Our culture has permeated the nation.- Rick Mercer

"At first I thought natural resources, but human capital has to be the biggest contribution," he said. "Newfoundlanders and Labradorians are everywhere. We've always gone away and built a lot of Canada."

​That reach goes beyond labour, too. In particular, Mercer said, when "the gift of gab" is a requirement for the job. 

"We punch above our weight," he said on CBC Radio's CrossTalk. 

Rick Mercer says cultural ambassadors from Newfoundland and Labrador have enlightened Canadians about their province. (CBC)

Canadians are more aware of Newfoundland and Labrador because of cultural ambassadors from this province, Mercer explained.

"When you tell people you're from Newfoundland and Labrador, they talk about how badly they want to get there and how cool they think it is. They're familiar because of the culture and our cultural ambassadors."

Callers to CrossTalk suggested icons from Newfoundland and Labrador contribute to make Canada whole.

People like Rex Murphy, Mark Critch, Cathy Jones, Shaun Majumder, Ron Hynes, Gordon Pinsent and acts like CODCO and Great Big Sea, add value, they said, to the Canadian landscape.

Rick Mercer hosted Canada Day 150! From Coast to Coast to Coast live from Parliament Hill in Ottawa.

"When you hear that list of entertainers, I know everyone one of them would say their 'second job' would be an ambassador for Newfoundland and Labrador, because everyone takes it very seriously," Mercer said.

"Our culture has permeated the nation, the CBC has a fair bit to do with that."

Not just in Canada 

Mercer said he encounters people from the province making their mark around the world, too.

"I've had the experience of travelling internationally and bumping in to Newfoundlanders doing tremendous things," he said.

One time while in Shanghai with the Mercer Report, he tried unsuccessfully to get his crew on top of a very tall building. 

"This building wasn't even open yet and it was 101 stories tall.
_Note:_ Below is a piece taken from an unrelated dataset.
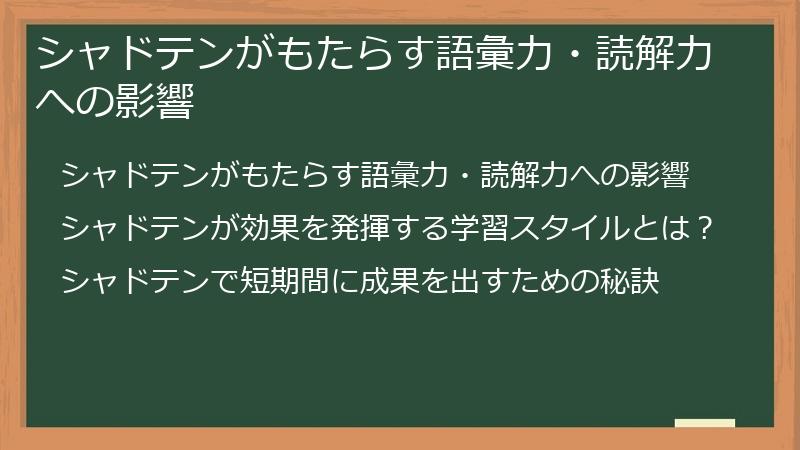 シャドテンがもたらす語彙力・読解力への影響

シャドテンがもたらす語彙力・読解力への影響

シャドテンが効果を発揮する学習スタイルとは？

シャドテンで短期間に成果を出すための秘訣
At the time the tallest building in the world," he said.

"I wanted to get on the roof of the building, I was thinking if we get up there that would be like the helicopter shot of Shanghai, we need that beauty shot."

This Hour Has 22 Minutes cast members Mark Critch (l-r), Cathy Jones, Susan Kent and Shaun Majumder arrive on the red carpet at the 2015 Canadian Screen Awards in Toronto. (Chris Young/Canadian Press)

Mercer was told it wouldn't happen, and it would take weeks to get an appointment with the person in charge of leasing the building. 

As luck would have it, that person was nearby and Mercer walked up and introduced himself.

"And the minute he opened his mouth I recognized the Newfoundland accent.  Twenty five minutes later we were on the roof."

Cultural investment needs improvement

Mercer added this province's culture is valued across the country and should get more recognition and support at home. 

"The support for arts and culture in Newfoundland and Labrador at the municipal level and at the provincial level is not really there compared to other jurisdictions," he said.

"There needs to be support for emerging artists, for existing artists that work in Newfoundland who export their novels, their stories their songs. It's a big part of who we are and it's a big part of what draws people to the shores."